Sunday, June 7, 2026

The Original Whistle Stop Moves

In May, the Original Whistle Stop moved from the storefront at 2490 E. Colorado Blvd in Pasadena to a much smaller office front at 23 N. Altadena Drive. The old store was 3300 square feet; the new one is 800 square feet. There's a history section on the store's web site, but it's sketchy in places, and it's centered mostly on the store's current owner, Fred Hill, who has an ego. The headline on the site says of the move,
After 75 years of continuing service to the model railroad community, and 42 years at this location, retail businesses across the country are now sadly being forced to “redesign” how they do business.
I think this misstates the actual circumstance: Fred is 83 yeaes old, and he has no successor to run the business. My guess is that he's just selling out remaining inventory at the new location. This reminds me to some extent of Fred's last business move, the 2007 acquisition of former competitor Allied Models in Culver City. As a then-customer of both Allied and The Whistle Stop, I heard a certain amount of inside gossip over what was really going on.

What I heard was that Allen Drucker, then-owner of Allied, had invested quite a bit to construct an all-new building in Culver City for the store in 1992. Allied had previously been on Pico Boulevard in West Los Angeles; the problem with that location was that a big new West Side Mall was under construction, which would quickly make nearby parking impossible, forcing Drucker to move. The new building amounted to a huge expansion of the business, which had previously been in a conventional storefront.

On one hand, staff at Allied apparently began to hear Drucker's complaints about the level of business at the new location, as well as his remarks that if he simply rented the building out to another store, he could make as much in rent as he was taking in from running Allied. By the late 1990s, key Allied staff had left, recognizing there wasn't much future there, and by 2007, the axe fell, and the store was up for sale.

When I was up at The Whistle Stop one day, I asked Fred's partner, Brian Brooks, "So, are you guys gonna buy Allied?" meaning it as a joke. I was surprised to hear him take the question seriously, although he didn't sound optimistic. He said it was nearly impossible to get straight information from Drucker on how much the store actually made, and he certainly didn't seem completely on board with the idea, whatever Fred Hill may have thought.

It's hard to tell what Fred had in mind for the new Allied. The one thing I kept hearing at The Whistle Stop was that he didn't want to spend any time at the Allied operation. But Nick Barone, the former manager of Allied under Drucker, had been brought into the partnership that bought the store with Fred and Brian, so that shouldn't have been a problem.

◆ **Stored records**

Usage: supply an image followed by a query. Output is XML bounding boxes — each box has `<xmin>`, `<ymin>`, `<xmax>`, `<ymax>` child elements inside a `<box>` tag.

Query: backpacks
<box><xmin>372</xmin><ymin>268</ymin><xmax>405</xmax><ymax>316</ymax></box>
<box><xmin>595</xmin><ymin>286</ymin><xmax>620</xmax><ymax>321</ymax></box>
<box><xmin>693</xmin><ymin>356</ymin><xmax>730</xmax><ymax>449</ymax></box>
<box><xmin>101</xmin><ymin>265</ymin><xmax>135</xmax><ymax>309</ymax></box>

◆ **Request**
Reproduce the part of the post about the Whistle Stop move between "It's hard to" and "been a problem.", inclusive. The lines have no connection to the post about the Whistle Stop move.

◆ **Answer in full**
It's hard to tell what Fred had in mind for the new Allied. The one thing I kept hearing at The Whistle Stop was that he didn't want to spend any time at the Allied operation. But Nick Barone, the former manager of Allied under Drucker, had been brought into the partnership that bought the store with Fred and Brian, so that shouldn't have been a problem.